In this model, the first continental blocks were not formed in place but were assembled from fragments of ancient oceanic island arcs. During the Archean, Earth’s mantle was hotter, producing thicker, more buoyant oceanic plateaus and island arcs. These arcs were then piled together through collisions and accretion. As they thickened, water-rich fluids from subducted arc fragments triggered extensive melting of the overlying mafic rocks, producing the TTG magmas that would eventually coalesce into the first continents.
This new blueprint elegantly explains several long-standing observations: the source of water and large-ion lithophile elements in TTGs, the coexistence of high-pressure and medium-to-low-pressure TTGs, the rapid growth of continental crust during the Archean, and its subsequent decline. It underscores the critical and intertwined roles of surface water and subduction-accretion tectonics in making Earth a planet with continents—a feature that appears to be unique in our solar system.
A New Chapter in Earth’s Story
Prof. GE’s work, published in leading journals including Nature (2023), Science Advances (2018), and Earth-Science Reviews (2022), has been hailed as a landmark achievement. It has not only provided the first robust evidence that subduction was operating as early as 3.7 billion years ago but has also quantitatively linked the formation of the first continents to the deep-water cycle driven by subduction.

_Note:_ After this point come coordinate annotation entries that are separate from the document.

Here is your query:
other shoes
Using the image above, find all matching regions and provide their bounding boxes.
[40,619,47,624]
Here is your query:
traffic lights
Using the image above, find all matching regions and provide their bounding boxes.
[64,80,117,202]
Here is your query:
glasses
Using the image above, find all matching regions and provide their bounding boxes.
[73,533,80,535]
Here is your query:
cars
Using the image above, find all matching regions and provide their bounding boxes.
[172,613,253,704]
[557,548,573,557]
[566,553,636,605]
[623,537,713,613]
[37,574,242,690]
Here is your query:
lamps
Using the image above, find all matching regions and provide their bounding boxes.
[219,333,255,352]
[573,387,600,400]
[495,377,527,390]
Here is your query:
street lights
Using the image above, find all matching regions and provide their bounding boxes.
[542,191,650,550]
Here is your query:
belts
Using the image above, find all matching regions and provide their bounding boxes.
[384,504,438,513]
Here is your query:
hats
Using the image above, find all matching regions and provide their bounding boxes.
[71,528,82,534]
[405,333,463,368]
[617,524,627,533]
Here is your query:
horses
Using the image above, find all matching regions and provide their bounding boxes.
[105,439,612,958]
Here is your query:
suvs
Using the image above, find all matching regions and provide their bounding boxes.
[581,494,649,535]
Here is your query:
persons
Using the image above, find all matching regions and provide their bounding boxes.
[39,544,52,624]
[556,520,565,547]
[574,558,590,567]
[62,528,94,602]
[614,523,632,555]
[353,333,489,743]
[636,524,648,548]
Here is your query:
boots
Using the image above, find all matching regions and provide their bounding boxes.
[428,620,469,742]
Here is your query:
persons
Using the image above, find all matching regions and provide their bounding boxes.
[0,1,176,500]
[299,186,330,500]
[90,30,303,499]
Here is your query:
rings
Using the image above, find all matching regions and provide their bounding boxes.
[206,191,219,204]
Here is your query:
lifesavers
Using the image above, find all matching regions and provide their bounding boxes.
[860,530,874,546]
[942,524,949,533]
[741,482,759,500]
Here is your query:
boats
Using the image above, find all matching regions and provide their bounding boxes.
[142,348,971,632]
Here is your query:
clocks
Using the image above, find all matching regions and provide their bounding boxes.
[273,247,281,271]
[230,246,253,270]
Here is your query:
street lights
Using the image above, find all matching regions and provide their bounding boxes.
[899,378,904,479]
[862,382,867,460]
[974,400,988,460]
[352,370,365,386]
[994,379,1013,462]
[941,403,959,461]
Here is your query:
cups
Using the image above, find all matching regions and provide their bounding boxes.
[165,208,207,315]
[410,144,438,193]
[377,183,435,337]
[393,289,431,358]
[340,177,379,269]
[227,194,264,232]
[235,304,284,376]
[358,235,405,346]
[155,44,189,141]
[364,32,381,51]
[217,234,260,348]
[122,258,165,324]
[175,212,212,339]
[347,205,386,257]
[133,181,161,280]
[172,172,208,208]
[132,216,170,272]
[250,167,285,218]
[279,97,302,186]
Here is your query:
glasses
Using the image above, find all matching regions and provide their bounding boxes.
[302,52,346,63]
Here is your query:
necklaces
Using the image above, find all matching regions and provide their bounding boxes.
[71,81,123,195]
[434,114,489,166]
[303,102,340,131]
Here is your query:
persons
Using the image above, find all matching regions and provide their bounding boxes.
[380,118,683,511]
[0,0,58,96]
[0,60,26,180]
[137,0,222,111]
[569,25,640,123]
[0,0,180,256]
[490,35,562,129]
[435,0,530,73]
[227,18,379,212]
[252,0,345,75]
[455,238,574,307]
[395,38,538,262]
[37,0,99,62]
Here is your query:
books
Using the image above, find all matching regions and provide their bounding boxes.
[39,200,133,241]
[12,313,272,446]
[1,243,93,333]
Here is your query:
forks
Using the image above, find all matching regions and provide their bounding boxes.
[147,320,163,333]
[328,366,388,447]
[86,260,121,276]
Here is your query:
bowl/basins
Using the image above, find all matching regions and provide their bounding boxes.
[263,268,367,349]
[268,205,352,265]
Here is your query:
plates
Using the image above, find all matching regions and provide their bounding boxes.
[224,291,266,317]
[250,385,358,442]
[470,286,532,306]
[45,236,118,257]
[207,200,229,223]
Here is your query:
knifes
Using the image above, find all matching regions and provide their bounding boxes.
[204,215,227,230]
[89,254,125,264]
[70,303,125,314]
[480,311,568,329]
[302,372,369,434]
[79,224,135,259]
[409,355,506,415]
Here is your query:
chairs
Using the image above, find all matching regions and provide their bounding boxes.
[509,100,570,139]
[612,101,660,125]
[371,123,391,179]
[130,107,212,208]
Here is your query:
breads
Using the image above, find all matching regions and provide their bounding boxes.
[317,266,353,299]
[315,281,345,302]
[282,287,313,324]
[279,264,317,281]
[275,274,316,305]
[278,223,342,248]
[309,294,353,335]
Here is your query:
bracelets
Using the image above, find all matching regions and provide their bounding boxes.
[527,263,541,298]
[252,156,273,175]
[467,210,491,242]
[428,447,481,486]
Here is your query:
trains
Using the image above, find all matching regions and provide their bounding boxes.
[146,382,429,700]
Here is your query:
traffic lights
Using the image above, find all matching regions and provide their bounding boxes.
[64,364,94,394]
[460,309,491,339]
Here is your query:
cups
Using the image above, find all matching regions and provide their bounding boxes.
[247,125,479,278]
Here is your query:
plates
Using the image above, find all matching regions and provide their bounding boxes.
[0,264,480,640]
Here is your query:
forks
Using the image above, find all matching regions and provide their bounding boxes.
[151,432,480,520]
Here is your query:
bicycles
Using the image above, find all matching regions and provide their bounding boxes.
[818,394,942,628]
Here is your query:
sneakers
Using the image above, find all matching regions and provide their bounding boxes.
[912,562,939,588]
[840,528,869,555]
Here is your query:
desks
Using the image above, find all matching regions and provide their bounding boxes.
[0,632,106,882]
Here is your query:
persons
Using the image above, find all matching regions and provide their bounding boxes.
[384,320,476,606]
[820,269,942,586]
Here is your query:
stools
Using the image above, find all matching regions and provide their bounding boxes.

His research has profound implications beyond academic geology. The “zircon oxybarometer-hygrometer” he developed is now being used by over 20 research groups worldwide to study magmatic rocks from the Archean to the present day. It is becoming an essential tool for understanding magma genesis, tectonic settings, and even the potential for mineral resources, such as porphyry copper deposits, which are critical for modern technology.
By deciphering the code written in Earth’s oldest rocks, Prof. GE and his team have rewritten the opening chapters of our planet’s biography. They have shown that the story of the continents is not just a tale of rocks and heat, but one of water, oxidation, and the dynamic dance of plate tectonics—a process that began far earlier than we ever imagined, laying the foundation for the habitable world we know today.
Reference
Ge, R., Zhu, W., Wilde, S. A., & Wu, H. (2018). Remnants of Eoarchean continental crust derived from a subducted proto-arc. Science Advances, 4(2), eaao3159.
Ge, R., Wilde, S. A., Kemp, A. I. S., Jeon, H., Martin, L. A. J., Zhu, W., & Wu, H. (2020). Generation of Eoarchean continental crust from altered mafic rocks derived from a chondritic mantle: The∼3.72 Ga Aktash gneisses, Tarim Craton (NW China). Earth and Planetary Science Letters, 538, 116225.
Ge, R., Wilde, S. A., Zhu, W., & Zhou, T. (2022). Formation and evolution of Archean continental crust: A thermodynamic–geochemical per spective of granitoids from the Tarim Craton, NW China. Earth-Science Reviews, 234, 104219.
Ge, R., Wilde, S. A., Zhu, W., & Wang, X. (2023). Earth’s early continental crust formed from wet and oxidizing arc magmas. Nature, 623(7986), 334–339.